BUG: fixes np.random.zipf() hanging on pathological input #10912

tylerjereddy · 2018-04-16T02:33:36Z

A cleaner fix might be possible if I were to i.e., move the C algorithm into Cython; leaving the while loop in C seems to require a bit of low-level intervention to enable Keyboard Interrupt handling & using the Python C API as suggested in the referenced issue results in a segfault after catching ctrl+c.

I'm also not a big fan of the unit test structure with Python tempfile script (!) (not even sure that will work on CI)--perhaps there are better suggestions--probing SIGINT handling on pathological input seems like a tricky thing to test.

Fixes Issue BUG: np.random.zipf hangs the interpreter on pathological input #9829 by allowing a keyboard interruption
to break out of zipf() computations that run for very
long times because of pathological inputs
Added a unit test that verifies handling of SIGINT
by zipf()

* Fixes Issue numpy#9829 by allowing a keyboard interruption to break out of zipf() computations that run for very long times because of pathological inputs * Added a unit test that verifies handling of SIGINT by zipf()

tylerjereddy · 2018-04-19T04:40:37Z

I adjusted so that it works (at least in my hands) on windows & linux with a keyboard interrupt; we'll see if the CI agrees.

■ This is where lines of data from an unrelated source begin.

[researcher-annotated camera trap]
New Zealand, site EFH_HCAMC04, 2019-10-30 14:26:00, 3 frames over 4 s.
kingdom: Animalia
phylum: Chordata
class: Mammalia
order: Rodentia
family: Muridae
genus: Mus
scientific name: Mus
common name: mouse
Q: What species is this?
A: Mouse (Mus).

Even if it does, I still have some residual concerns about the potential fragility.

mattip · 2018-04-19T06:07:24Z

numpy/random/mtrand/distributions.c

+     * approach is used here;
+     * Related to Issue #9829
+     */
+    signal(SIGINT, kb_interrupt_handler);


The handler is installed on every call to rk_zipf? When do you remove it?

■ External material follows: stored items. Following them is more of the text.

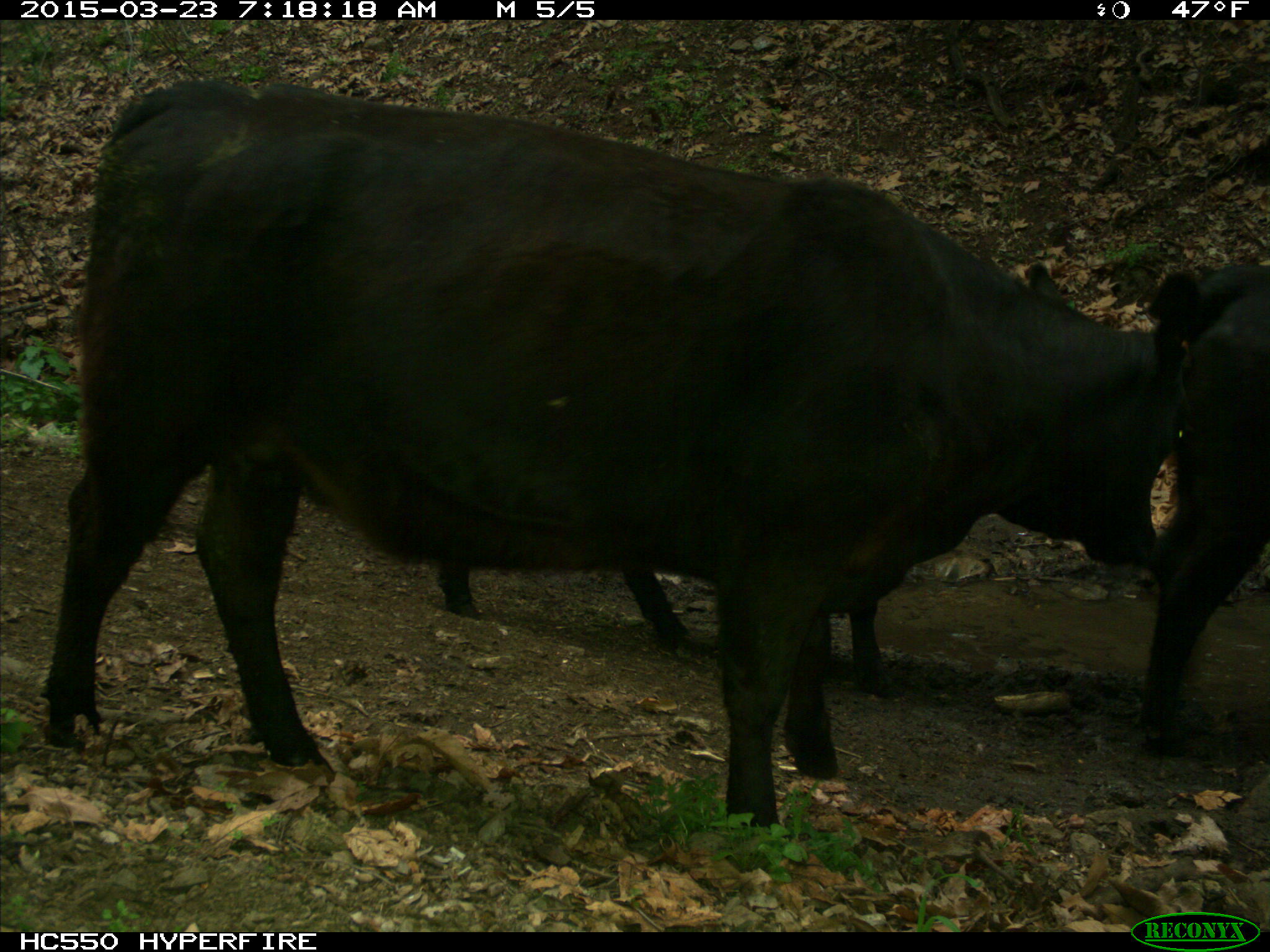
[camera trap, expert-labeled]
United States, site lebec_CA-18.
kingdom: Animalia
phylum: Chordata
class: Mammalia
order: Artiodactyla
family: Bovidae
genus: Bos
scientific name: Bos taurus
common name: domestic cow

It's in the wrong place anyway. The problem is that the while loop never exits because the acceptance-rejection based implementation achieves near 100% rejection for parameters near one on account of an unfortunate scaling.

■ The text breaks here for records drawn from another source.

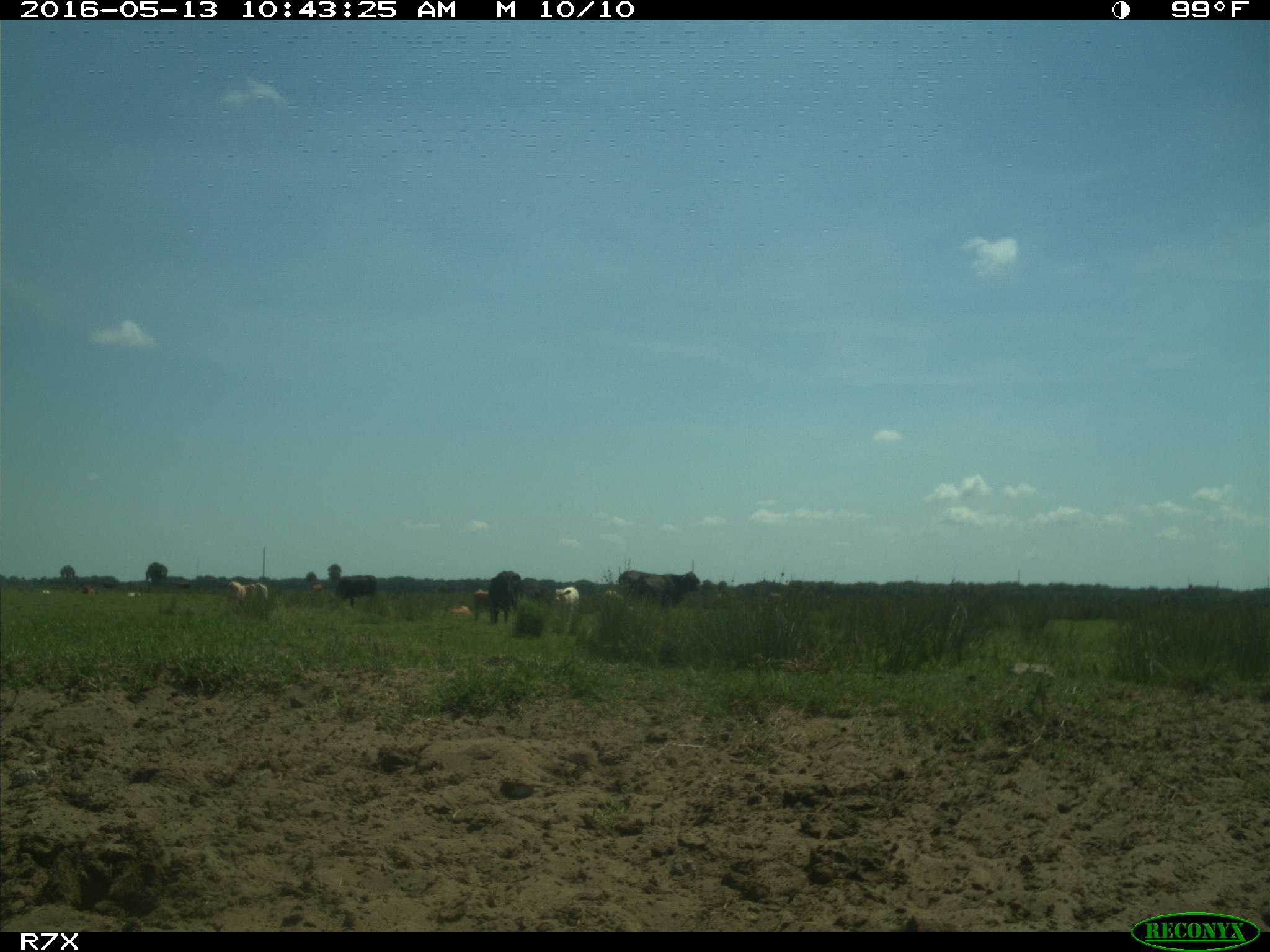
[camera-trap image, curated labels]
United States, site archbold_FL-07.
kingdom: Animalia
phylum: Chordata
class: Mammalia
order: Artiodactyla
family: Bovidae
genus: Bos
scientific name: Bos taurus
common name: domestic cow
Bos taurus (domestic cow).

njsmith · 2018-04-19T06:50:15Z

So if I understand right, you install a C-level signal handler that aborts the process? That seems like an unfortunate solution :-(.

There is an existing approach to this problem in npy_interrupt.h, that uses longjmp to do an early return when a signal is detected. But this approach is terrifying to start with, can't work on Windows, and buggy (#7545), so I don't really recommend it.

Given the simplicity of this function, it seems like checking for signals occasionally would be a better approach? E.g., calling PyErr_CheckSignals once every 1000 iterations, something like that? I don't know why PyErr_CheckSignals would be segfaulting – maybe you were calling it without the GIL held?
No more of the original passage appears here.